§ What you are asked to do
Quote, without any change, the line that contains "In this photograph, which" and all lines that follow it to the end of the data below.

(Questions about scenes in images)
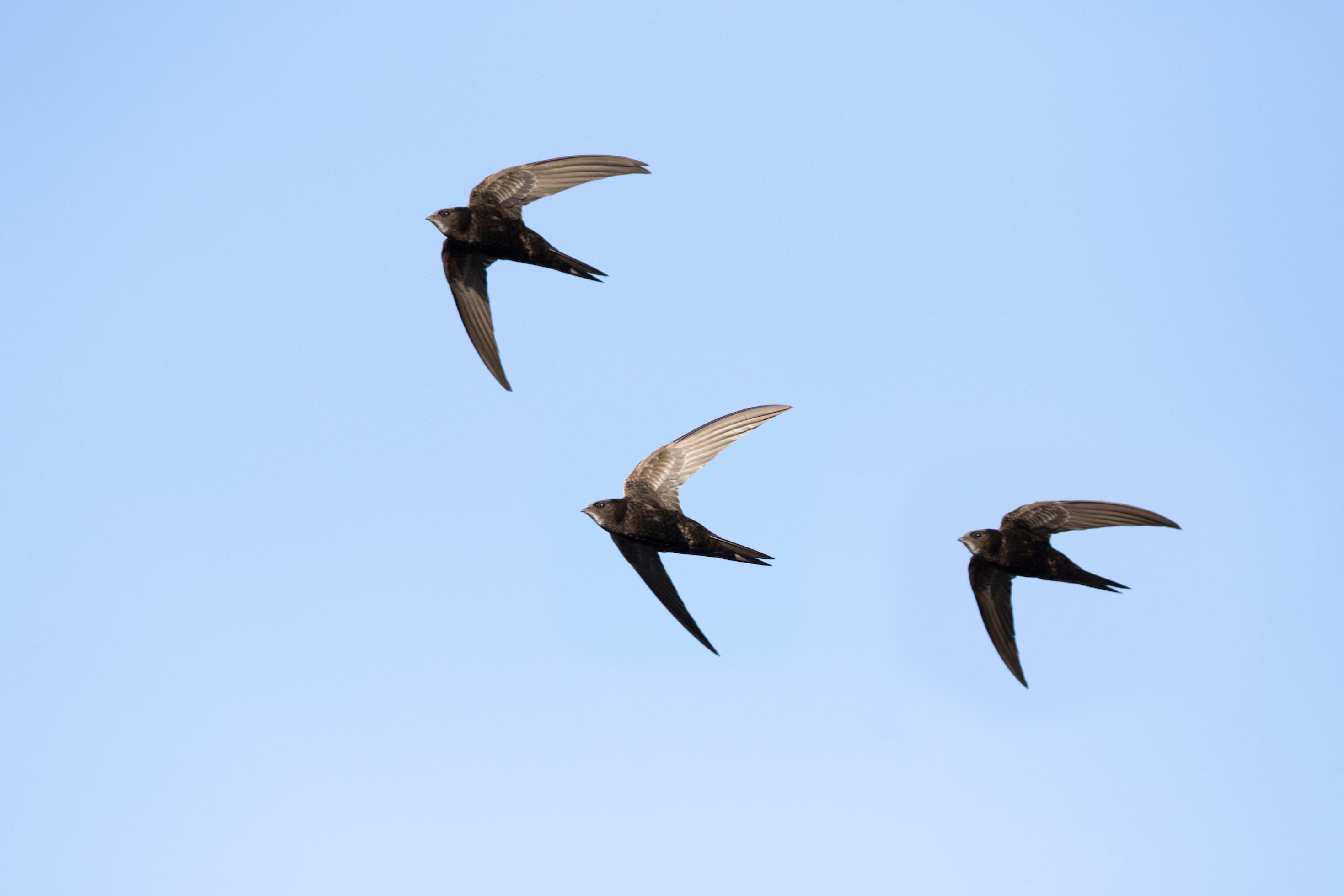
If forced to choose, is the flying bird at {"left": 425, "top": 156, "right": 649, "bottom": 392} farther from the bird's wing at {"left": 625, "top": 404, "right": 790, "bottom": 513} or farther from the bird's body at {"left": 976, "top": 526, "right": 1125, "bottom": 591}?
the bird's body at {"left": 976, "top": 526, "right": 1125, "bottom": 591}

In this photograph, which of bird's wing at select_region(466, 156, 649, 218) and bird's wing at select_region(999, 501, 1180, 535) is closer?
bird's wing at select_region(999, 501, 1180, 535)

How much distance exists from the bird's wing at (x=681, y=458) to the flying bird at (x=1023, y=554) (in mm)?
3465

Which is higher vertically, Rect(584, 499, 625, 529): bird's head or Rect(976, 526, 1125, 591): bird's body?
Rect(584, 499, 625, 529): bird's head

§ The response
In this photograph, which of bird's wing at select_region(466, 156, 649, 218) and bird's wing at select_region(999, 501, 1180, 535) is closer?
bird's wing at select_region(999, 501, 1180, 535)

How much distance exists from the bird's wing at (x=681, y=458) to the flying bird at (x=1023, y=554) (in mm)?
3465

Which is higher vertically, Rect(584, 499, 625, 529): bird's head or Rect(976, 526, 1125, 591): bird's body?
Rect(584, 499, 625, 529): bird's head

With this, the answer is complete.